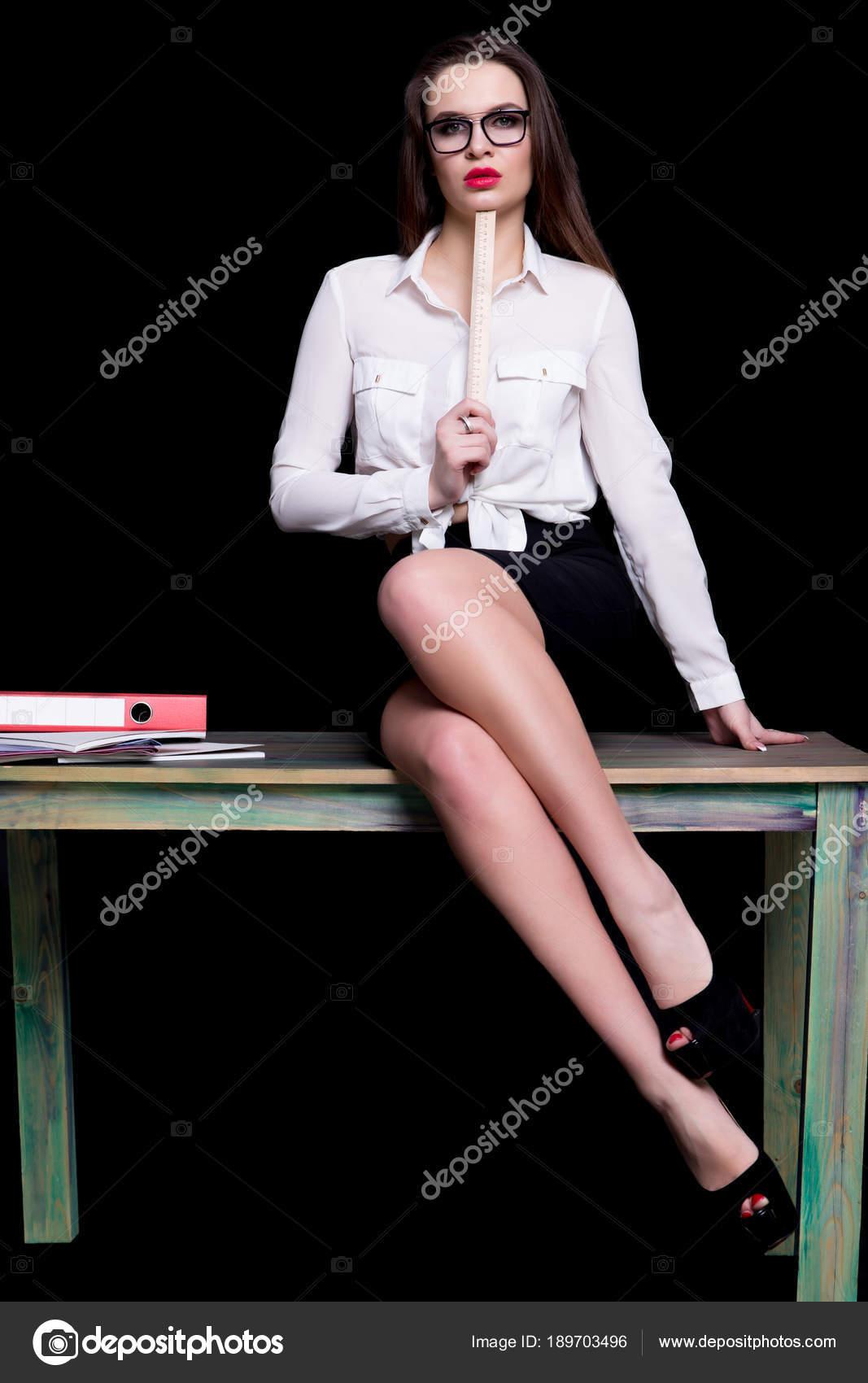 Fondos De Pantalla Sexis Para Pc Profesor Sexy Posando En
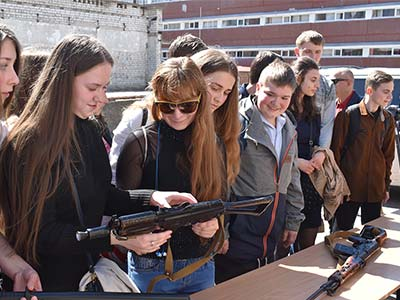 До університету завітало близько 1000 школярів Дніпра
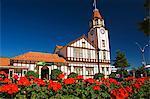 L'immeuble de bureaux d'informations touristiques et Mock Tudor tour de l'horloge, Rotorua, Zone volcanique de Taupo, North Island, New Zealand, Pacifique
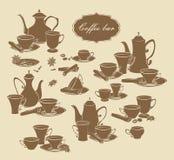 Satz Vektorelemente von Kaffeetöpfen, -schalen und -gewürzen Lizenzfreie Stockbilder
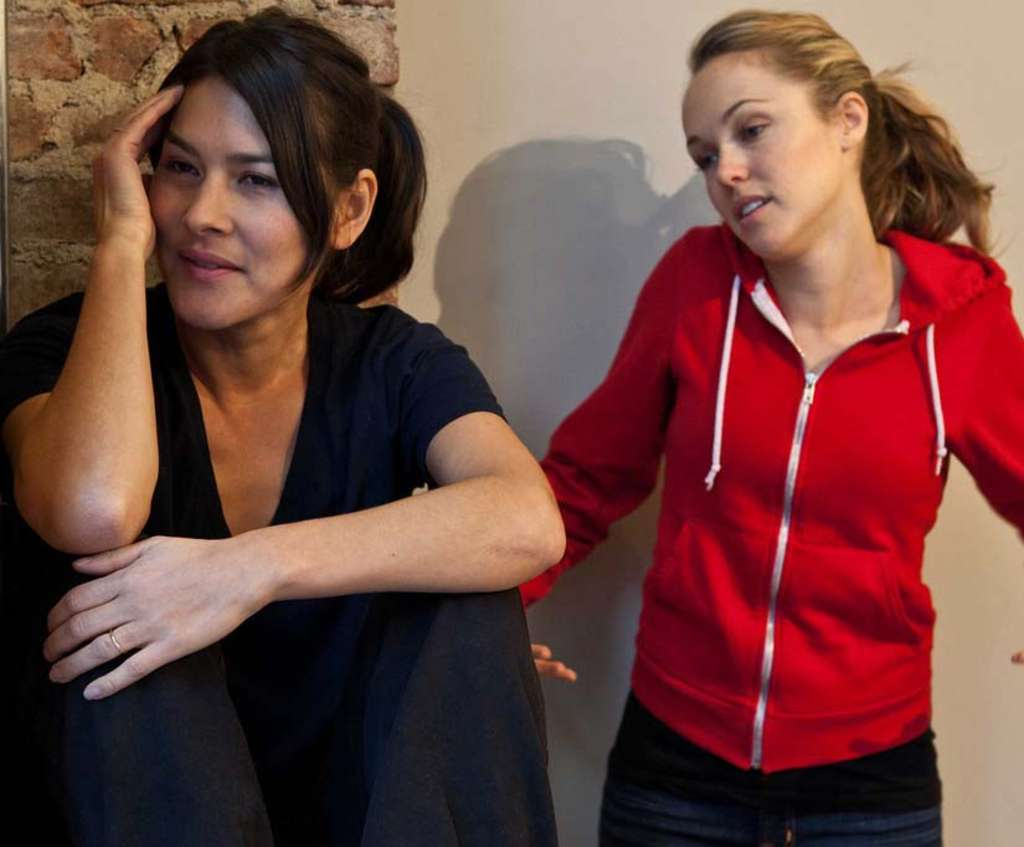 Mizuo Peck (left) plays the wife and Brianne Moncrief the kid sister in the Off-Off-Broadway production. It´s a sad drama with stereotyped characters, though some dialogue rings true.
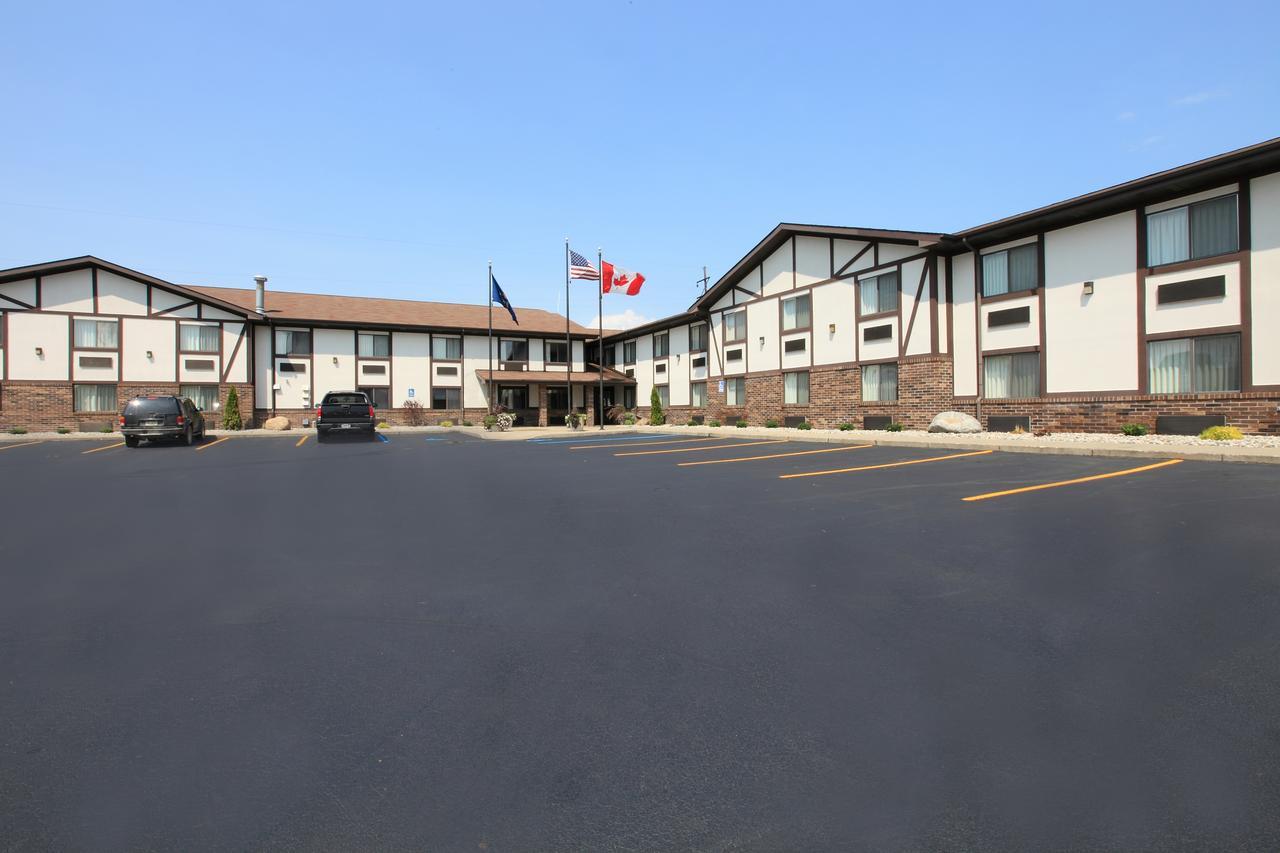 Americas Best Value Inn  Suites-Birch Run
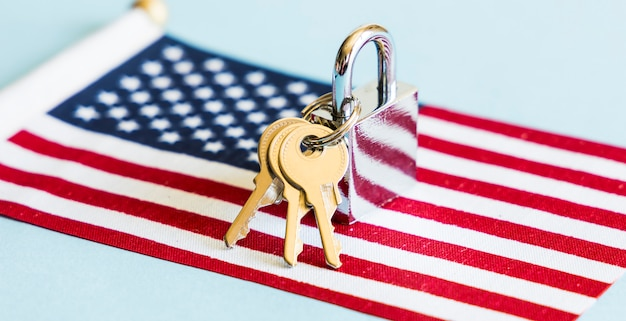 アメリカの国旗と鍵付き南京錠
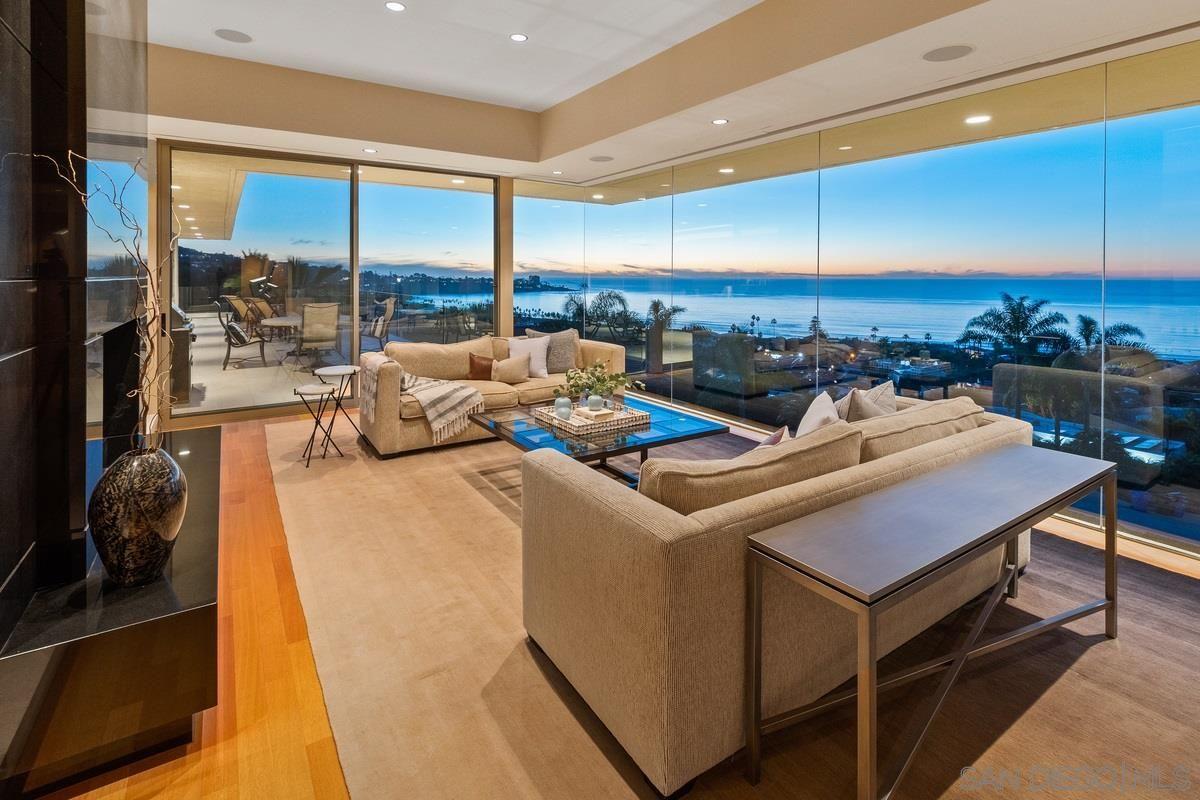 Main Photo: House for sale : 6 bedrooms : 2506 Ruette Nicole in La Jolla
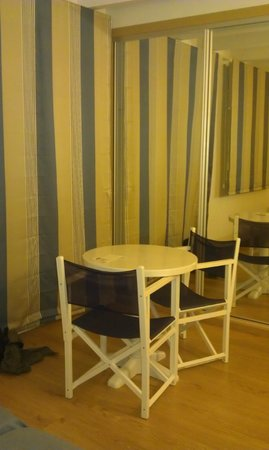 Hotel Playa Azul: habitación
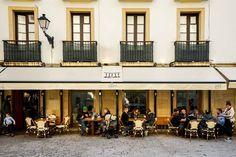 Les pintxos sont au Pays basque ce que le tapas sont à l'Espagne.Sélection de smeilleurs bars à pintxos de San Sebastián (Saint-Sébastien en VF, Donostia en basque). Hotel San Sebastian, St Sebastian, Cool Bars, Bilbao, Travelling, Restaurants, Street View, France, Seville Spain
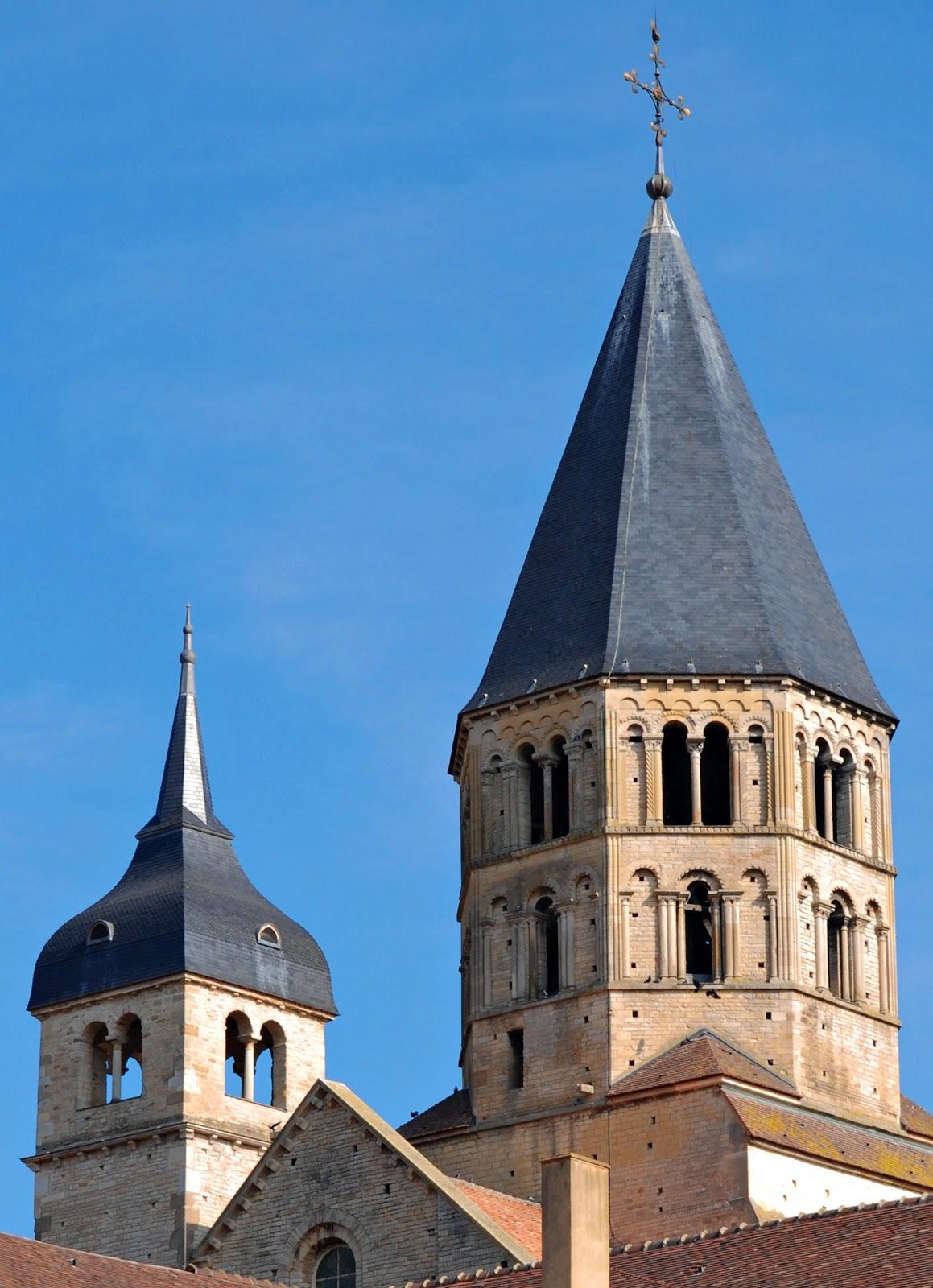 Sejarah Arsitektur: Arsitektur Romanesk ~ Annas Maulana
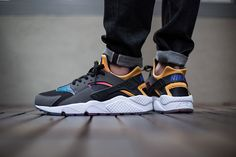 Check out this new colorway of the Nike Air Huarache SD. A perfectly simple colorway with just enough punch, the Black/Persian Violet-True Yellow schemeis predominantly black and gray, with a multico...
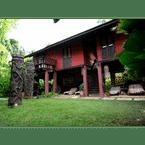 EXTERIOR_BUILDING The Village House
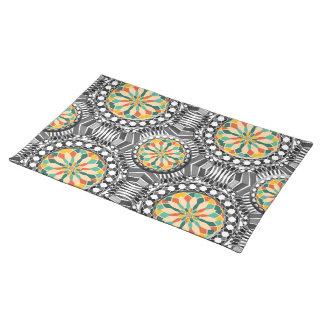 Beveled geometric pattern placemat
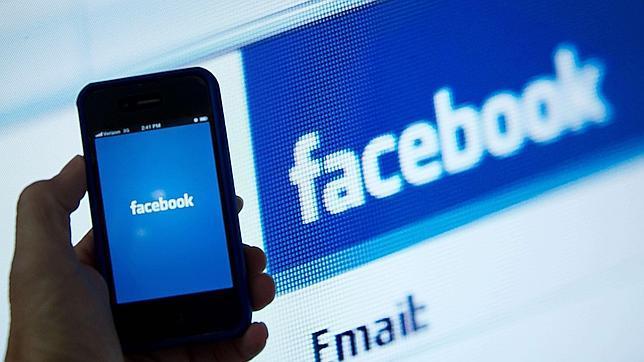 Aplicación de Facebook en un móvil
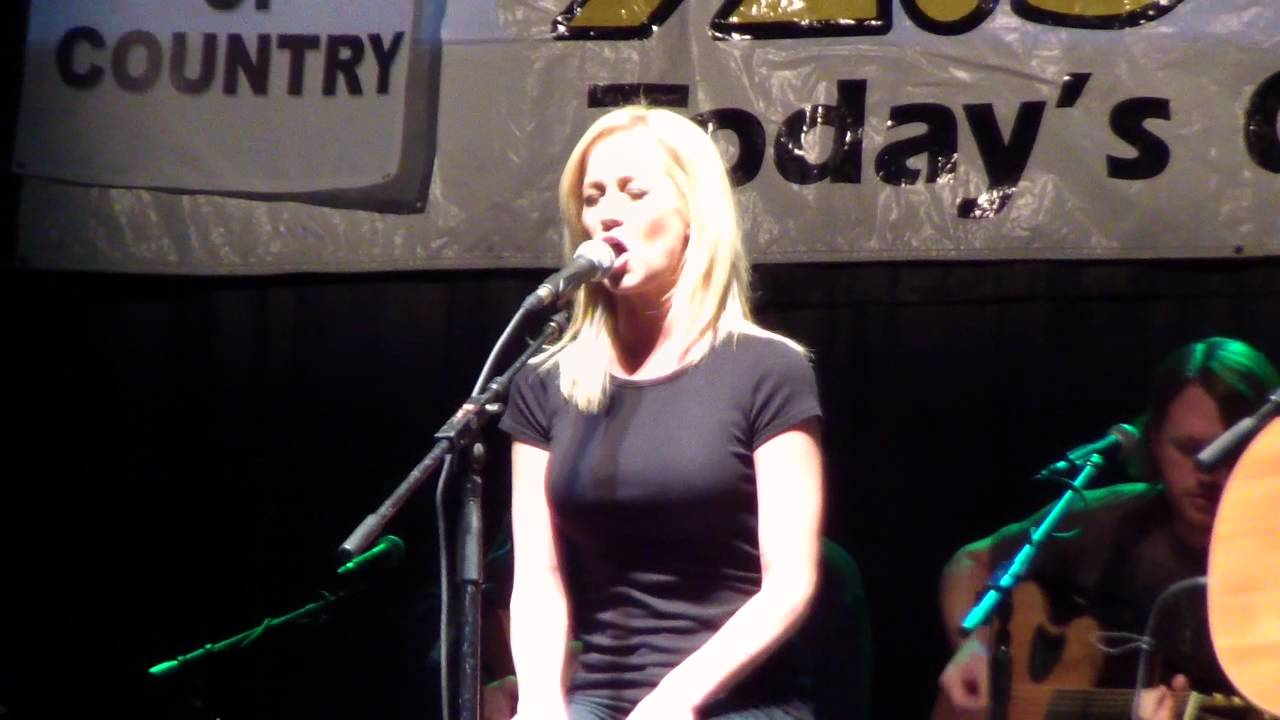 """Kellie Pickler sings """"Best days of your life"""" at WBEE's ..."""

━━━━━━━━━━

Set down all of the entries exactly as they appear, but keep the images out.

 Fondos De Pantalla Sexis Para Pc Profesor Sexy Posando En
 До університету завітало близько 1000 школярів Дніпра
 L'immeuble de bureaux d'informations touristiques et Mock Tudor tour de l'horloge, Rotorua, Zone volcanique de Taupo, North Island, New Zealand, Pacifique
 Satz Vektorelemente von Kaffeetöpfen, -schalen und -gewürzen Lizenzfreie Stockbilder
 Mizuo Peck (left) plays the wife and Brianne Moncrief the kid sister in the Off-Off-Broadway production. It´s a sad drama with stereotyped characters, though some dialogue rings true.
 Americas Best Value Inn  Suites-Birch Run
 アメリカの国旗と鍵付き南京錠
 Main Photo: House for sale : 6 bedrooms : 2506 Ruette Nicole in La Jolla
 Hotel Playa Azul: habitación
 Les pintxos sont au Pays basque ce que le tapas sont à l'Espagne.Sélection de smeilleurs bars à pintxos de San Sebastián (Saint-Sébastien en VF, Donostia en basque). Hotel San Sebastian, St Sebastian, Cool Bars, Bilbao, Travelling, Restaurants, Street View, France, Seville Spain
 Sejarah Arsitektur: Arsitektur Romanesk ~ Annas Maulana
 Check out this new colorway of the Nike Air Huarache SD. A perfectly simple colorway with just enough punch, the Black/Persian Violet-True Yellow schemeis predominantly black and gray, with a multico...
 EXTERIOR_BUILDING The Village House
 Beveled geometric pattern placemat
 Aplicación de Facebook en un móvil
 """Kellie Pickler sings """"Best days of your life"""" at WBEE's ..."""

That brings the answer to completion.